On est peut-être en train de vivre un de ces moments où une technologie passe d’un gadget intéressant à un outil qui change vraiment la manière de travailler. Je sais, ce n’est pas la première fois qu’on entend celle-là, mais suivez-moi.
Des logiciels de conception assistée par ordinateur (CAO ou CAD en anglais) comme Autodesk Fusion commencent à intégrer de l’intelligence artificielle directement dans leur cœur. Et si tu connais un peu l’écosystème — AutoCAD, Revit, Inventor, Navisworks — tu comprends vite que ce n’est pas un « feature de plus ». C’est une transformation tranquille… mais profonde.
Pour quelqu’un de l’extérieur, il faut comprendre une chose : une grosse partie du travail en conception, ce n’est pas uniquement de la création ou du calcul. C’est plutôt de traduire une idée en quelque chose de précis, documenté, mesurable, fabricable. Et ça, c’est long. Très long.
Faire une mise en plan propre. Créer une nomenclature complète. Générer des vues éclatées pour l’assemblage. Vérifier qu’aucune pièce ne rentre en collision avec une autre. C’est du travail essentiel. Mais ce n’est pas là que se cache le génie. Ce sont des tâches redondantes qui sont souvent sources d’erreurs d’inattention. Et c’est exactement ce genre de tâches que l’IA commence à avaler.
Ce que ça veut dire concrètement, c’est que le logiciel ne sera plus juste un outil passif qui est aussi efficace que celui qui l’utilise. L’utilisateur ne sera plus un dessinateur, mais réellement un concepteur. L’utilisateur va décrire son idée à l’IA et celle-ci va lui proposer des solutions, compléter son travail, corriger certaines erreurs, automatiser ce qui était autrefois fastidieux.
Ça fait tout une différence.
Mais il ne faut pas tomber dans le piège de penser que ça rend le métier facile ou que ça va créer un chômage massif. Au contraire. Parce que quand les tâches répétitives disparaissent, il reste quoi? Le jugement.
Comprendre comment une pièce va réellement se comporter une fois fabriquée. Anticiper l’usure et la fatigue. Penser à celui qui va devoir assembler, démonter, réparer. Choisir un procédé de fabrication qui a du sens dans le monde réel, pas juste à l’écran.

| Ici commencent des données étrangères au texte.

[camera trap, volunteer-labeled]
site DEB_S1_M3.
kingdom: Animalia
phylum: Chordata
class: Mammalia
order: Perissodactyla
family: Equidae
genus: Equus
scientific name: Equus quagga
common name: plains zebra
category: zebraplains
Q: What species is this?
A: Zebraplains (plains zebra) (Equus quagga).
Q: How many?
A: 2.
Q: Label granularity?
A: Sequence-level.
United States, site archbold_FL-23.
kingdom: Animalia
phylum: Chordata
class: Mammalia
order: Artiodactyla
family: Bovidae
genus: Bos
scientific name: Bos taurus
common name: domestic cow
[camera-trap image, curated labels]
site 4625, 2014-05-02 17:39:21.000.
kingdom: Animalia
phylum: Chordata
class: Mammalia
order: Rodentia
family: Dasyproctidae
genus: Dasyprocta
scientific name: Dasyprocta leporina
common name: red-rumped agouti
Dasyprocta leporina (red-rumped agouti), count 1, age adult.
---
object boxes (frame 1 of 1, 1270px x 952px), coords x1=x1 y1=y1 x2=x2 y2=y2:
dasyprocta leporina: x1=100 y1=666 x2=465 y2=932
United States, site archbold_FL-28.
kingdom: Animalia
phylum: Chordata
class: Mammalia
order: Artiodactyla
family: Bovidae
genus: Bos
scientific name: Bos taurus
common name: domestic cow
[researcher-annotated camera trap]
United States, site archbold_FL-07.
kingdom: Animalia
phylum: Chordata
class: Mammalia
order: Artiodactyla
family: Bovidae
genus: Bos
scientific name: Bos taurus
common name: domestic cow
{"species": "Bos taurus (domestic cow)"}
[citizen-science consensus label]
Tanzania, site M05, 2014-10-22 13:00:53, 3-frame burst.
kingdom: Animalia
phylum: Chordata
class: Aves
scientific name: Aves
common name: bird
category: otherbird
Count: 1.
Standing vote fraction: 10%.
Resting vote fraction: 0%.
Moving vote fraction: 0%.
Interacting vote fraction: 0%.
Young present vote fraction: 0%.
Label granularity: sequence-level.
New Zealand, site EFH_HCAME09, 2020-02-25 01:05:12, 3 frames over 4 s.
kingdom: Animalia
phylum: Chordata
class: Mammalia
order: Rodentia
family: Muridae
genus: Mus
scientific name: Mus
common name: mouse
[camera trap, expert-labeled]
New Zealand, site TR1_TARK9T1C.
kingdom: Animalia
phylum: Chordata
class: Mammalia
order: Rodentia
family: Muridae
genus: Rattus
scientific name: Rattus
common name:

L’IA peut proposer. Elle ne vit pas avec les conséquences. Ce n’est pas elle qui pose le jugement professionnel et qui comprend l’ensemble du système. L’IA est là pour permettre à l’humain de se consacrer aux tâches où il est vraiment le plus efficace.
Et c’est là que le gain en productivité réside.
La démocratisation de la conception assistée par ordinateur.
Le fameux « taponneux du dimanche » va pouvoir concevoir des pièces, tester des idées, prototyper sans passer des années à apprendre tous les détails d’un logiciel. Il va aller plus vite, plus loin, plus facilement.
Et c’est une bonne chose. Combien d’entreprises à succès ont été bâties par des inventeurs n’ayant pas de formation en ingénierie? Prévost, Bombardier produit récréatif, les équipements d’érablière CDL pour des exemples d’ici. Les trois ont été fondées par des cols bleus créatifs, pas par des ingénieurs.
La démocratisation des outils de CAO ouvrira de nouvelles opportunités à des gens qui ne le savent pas encore eux-mêmes. Mais ça ne remplace pas l’expertise d’un concepteur d’expérience. Ça ne remplace pas les erreurs qu’on a déjà faites. Ça ne remplace pas le moment où tu comprends pourquoi une pièce casse, pourquoi un assemblage vibre, pourquoi une tolérance trop serrée devient un cauchemar en production.
En réalité, ce qui s’en vient, c’est un déplacement de l’attention cognitive.
Moins de temps passé à produire des dessins, plus de temps pour réfléchir à ce qui vaut la peine d’être conçu.
Moins de friction entre l’idée et le prototype, plus de pression pour que l’idée soit bonne.
Et ça, c’est probablement la vraie révolution. L’IA n’élimine pas le métier de concepteur mécanique, elle augmente exponentiellement la puissance de la créativité humaine.
Encore faut-il qu’en tant que société, on cultive la créativité. Parce qu’après tout, la créativité n’est pas qu’artistique au sens commun du terme.